みんなが居なければ、何かしようと思わなかったし、とても大事なものを教えてくれた気がした…。
僕はみんなの中に戻る。
そして、校長先生の話がはじまる。
「今日は1日、お疲れ様でした。皆さんは楽しめましたか?」
「私はとても楽しめました。人との繋がり、助け合い、誰かを守ること。」
「とても多くのことが見れました。やって良かったと思うのです。」
「ところで、美愛を知っていますか?これは私が考えた言葉で、美しいもの、いいものを愛するという意味があります。」
「この言葉の通り、あなた達には、悲しいもの、苦しいものばかりではなく、その中にある美しいものを見て欲しいのです。」
「世界は悪いものばかりではなく、いいものも沢山あるのですから。
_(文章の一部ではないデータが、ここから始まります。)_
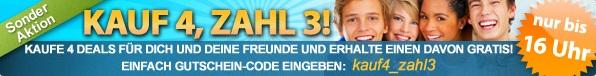 dailydeal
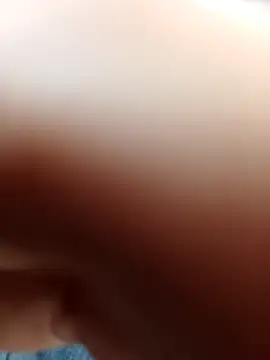 Sikici0734 online show from 11, 2, 2026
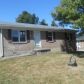 103 Tall Trees Ct, Frankfort, KY 40601 ID:13464567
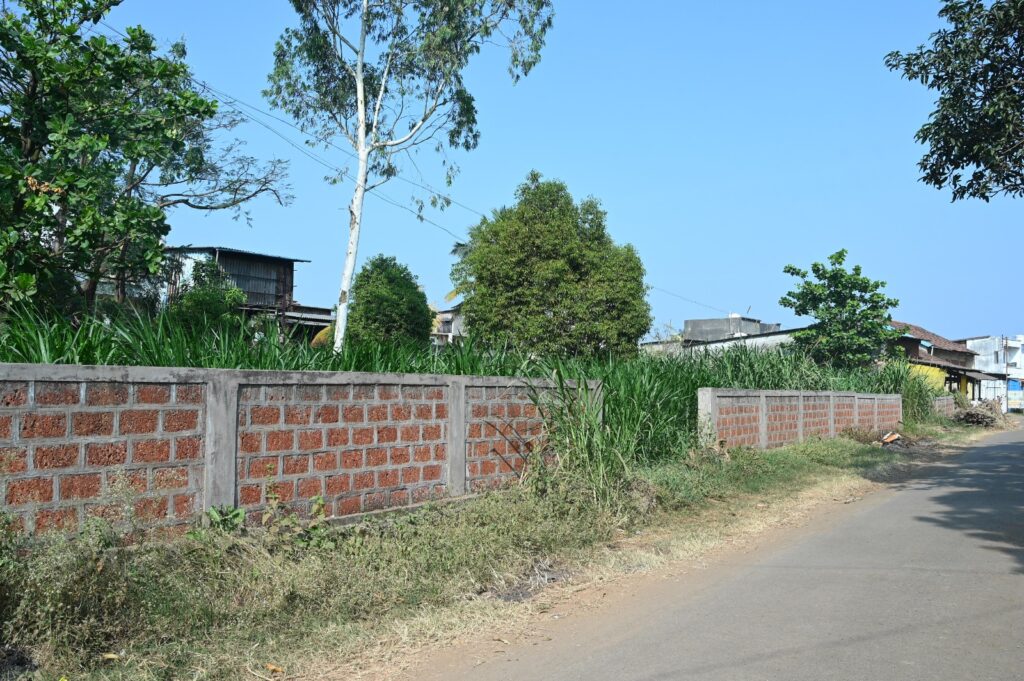 भाजीमंडई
」
校長先生はそう言うと、話は以上ですと下がった。
次は歌の時間。
音楽が流れてきた。
わたしには ひとをあいする
ゆめがある きぼうをしんじ つらぬいてゆく
かなえたい あなたのゆめは なんですか たのしくいきる あかるいみらい
おおくある たくさんのゆめ そのなかで わたしはいきる ただげんざいを
──────
なんとか歌いきった。
みんなもそうだが、ずっと棒読み。
はじめての歌だから仕方ない。
運動会はこの歌で終わった。
色々なことがあった…。振り返れば、長く色々あったなぁと浮かんでくる。
更には、明日以降、賞状をみんなの前で貰わないと。
普通を目指していた僕の生活が…。
そう思いつつも、楽しかった自分がいた。
今日はありがとう。心の中で、みんなにもう一度感謝した────
部屋で校長先生が1人。
「今回は、あの頃と同じで、また違うものを見ました。